* **Given task**
Recast every line of the listing below as a JSON array of strings, one string per line, with blank lines omitted.

* **Exercise input**
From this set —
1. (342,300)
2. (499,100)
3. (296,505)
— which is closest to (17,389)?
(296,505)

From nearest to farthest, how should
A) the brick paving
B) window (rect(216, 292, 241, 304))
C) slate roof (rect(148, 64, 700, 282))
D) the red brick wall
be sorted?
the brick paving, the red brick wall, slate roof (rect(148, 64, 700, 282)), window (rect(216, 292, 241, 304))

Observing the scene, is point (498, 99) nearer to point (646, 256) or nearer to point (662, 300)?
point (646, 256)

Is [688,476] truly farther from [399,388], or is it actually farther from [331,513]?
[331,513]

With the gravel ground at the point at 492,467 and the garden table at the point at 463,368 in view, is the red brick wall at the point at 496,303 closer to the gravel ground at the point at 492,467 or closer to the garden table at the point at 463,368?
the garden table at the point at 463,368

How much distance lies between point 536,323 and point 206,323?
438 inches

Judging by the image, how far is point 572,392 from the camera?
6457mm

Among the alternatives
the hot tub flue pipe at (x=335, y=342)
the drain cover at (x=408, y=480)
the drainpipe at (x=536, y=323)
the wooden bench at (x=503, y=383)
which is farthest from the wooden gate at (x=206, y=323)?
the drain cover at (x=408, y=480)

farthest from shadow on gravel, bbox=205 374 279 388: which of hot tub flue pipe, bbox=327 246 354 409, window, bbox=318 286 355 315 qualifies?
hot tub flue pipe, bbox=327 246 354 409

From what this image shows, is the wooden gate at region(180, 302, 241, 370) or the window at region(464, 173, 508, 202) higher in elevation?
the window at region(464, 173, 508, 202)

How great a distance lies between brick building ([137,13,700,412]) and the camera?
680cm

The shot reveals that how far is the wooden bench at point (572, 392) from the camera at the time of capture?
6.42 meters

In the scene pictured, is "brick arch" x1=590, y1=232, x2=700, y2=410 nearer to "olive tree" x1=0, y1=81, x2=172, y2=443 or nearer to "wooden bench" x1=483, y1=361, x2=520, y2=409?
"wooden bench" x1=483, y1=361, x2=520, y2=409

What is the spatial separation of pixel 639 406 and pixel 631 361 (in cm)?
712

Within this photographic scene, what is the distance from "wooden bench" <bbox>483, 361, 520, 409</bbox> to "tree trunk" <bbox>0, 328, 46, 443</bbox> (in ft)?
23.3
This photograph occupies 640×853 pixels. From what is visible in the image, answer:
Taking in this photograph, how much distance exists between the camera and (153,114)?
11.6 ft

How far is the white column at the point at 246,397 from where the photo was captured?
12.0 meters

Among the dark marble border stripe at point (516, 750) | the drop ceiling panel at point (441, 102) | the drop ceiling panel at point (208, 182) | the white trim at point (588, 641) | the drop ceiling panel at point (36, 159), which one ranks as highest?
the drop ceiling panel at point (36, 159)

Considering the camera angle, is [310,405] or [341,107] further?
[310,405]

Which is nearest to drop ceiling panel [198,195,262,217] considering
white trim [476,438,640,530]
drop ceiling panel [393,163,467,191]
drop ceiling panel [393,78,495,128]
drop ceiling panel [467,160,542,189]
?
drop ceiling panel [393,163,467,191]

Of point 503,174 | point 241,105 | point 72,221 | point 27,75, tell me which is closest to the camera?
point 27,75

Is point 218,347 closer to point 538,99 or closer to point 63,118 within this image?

* **Solution for this task**
[
  "From this set —",
  "1. (342,300)",
  "2. (499,100)",
  "3. (296,505)",
  "— which is closest to (17,389)?",
  "(296,505)",
  "From nearest to farthest, how should",
  "A) the brick paving",
  "B) window (rect(216, 292, 241, 304))",
  "C) slate roof (rect(148, 64, 700, 282))",
  "D) the red brick wall",
  "be sorted?",
  "the brick paving, the red brick wall, slate roof (rect(148, 64, 700, 282)), window (rect(216, 292, 241, 304))",
  "Observing the scene, is point (498, 99) nearer to point (646, 256) or nearer to point (662, 300)?",
  "point (646, 256)",
  "Is [688,476] truly farther from [399,388], or is it actually farther from [331,513]?",
  "[331,513]",
  "With the gravel ground at the point at 492,467 and the garden table at the point at 463,368 in view, is the red brick wall at the point at 496,303 closer to the gravel ground at the point at 492,467 or closer to the garden table at the point at 463,368?",
  "the garden table at the point at 463,368",
  "How much distance lies between point 536,323 and point 206,323?",
  "438 inches",
  "Judging by the image, how far is point 572,392 from the camera?",
  "6457mm",
  "Among the alternatives",
  "the hot tub flue pipe at (x=335, y=342)",
  "the drain cover at (x=408, y=480)",
  "the drainpipe at (x=536, y=323)",
  "the wooden bench at (x=503, y=383)",
  "which is farthest from the wooden gate at (x=206, y=323)?",
  "the drain cover at (x=408, y=480)",
  "farthest from shadow on gravel, bbox=205 374 279 388: which of hot tub flue pipe, bbox=327 246 354 409, window, bbox=318 286 355 315 qualifies?",
  "hot tub flue pipe, bbox=327 246 354 409",
  "From what this image shows, is the wooden gate at region(180, 302, 241, 370) or the window at region(464, 173, 508, 202) higher in elevation?",
  "the window at region(464, 173, 508, 202)",
  "How great a distance lies between brick building ([137,13,700,412]) and the camera?",
  "680cm",
  "The shot reveals that how far is the wooden bench at point (572, 392) from the camera at the time of capture?",
  "6.42 meters",
  "In the scene pictured, is \"brick arch\" x1=590, y1=232, x2=700, y2=410 nearer to \"olive tree\" x1=0, y1=81, x2=172, y2=443 or nearer to \"wooden bench\" x1=483, y1=361, x2=520, y2=409?",
  "\"wooden bench\" x1=483, y1=361, x2=520, y2=409",
  "What is the spatial separation of pixel 639 406 and pixel 631 361 (in cm)?",
  "712",
  "Within this photographic scene, what is the distance from \"wooden bench\" <bbox>483, 361, 520, 409</bbox> to \"tree trunk\" <bbox>0, 328, 46, 443</bbox> (in ft)?",
  "23.3",
  "This photograph occupies 640×853 pixels. From what is visible in the image, answer:",
  "Taking in this photograph, how much distance exists between the camera and (153,114)?",
  "11.6 ft",
  "How far is the white column at the point at 246,397 from where the photo was captured?",
  "12.0 meters",
  "Among the dark marble border stripe at point (516, 750) | the drop ceiling panel at point (441, 102) | the drop ceiling panel at point (208, 182) | the white trim at point (588, 641) | the drop ceiling panel at point (36, 159), which one ranks as highest?",
  "the drop ceiling panel at point (36, 159)",
  "Considering the camera angle, is [310,405] or [341,107] further?",
  "[310,405]",
  "Which is nearest to drop ceiling panel [198,195,262,217] considering",
  "white trim [476,438,640,530]",
  "drop ceiling panel [393,163,467,191]",
  "drop ceiling panel [393,78,495,128]",
  "drop ceiling panel [467,160,542,189]",
  "?",
  "drop ceiling panel [393,163,467,191]",
  "Of point 503,174 | point 241,105 | point 72,221 | point 27,75, tell me which is closest to the camera?",
  "point 27,75",
  "Is point 218,347 closer to point 538,99 or closer to point 63,118 within this image?"
]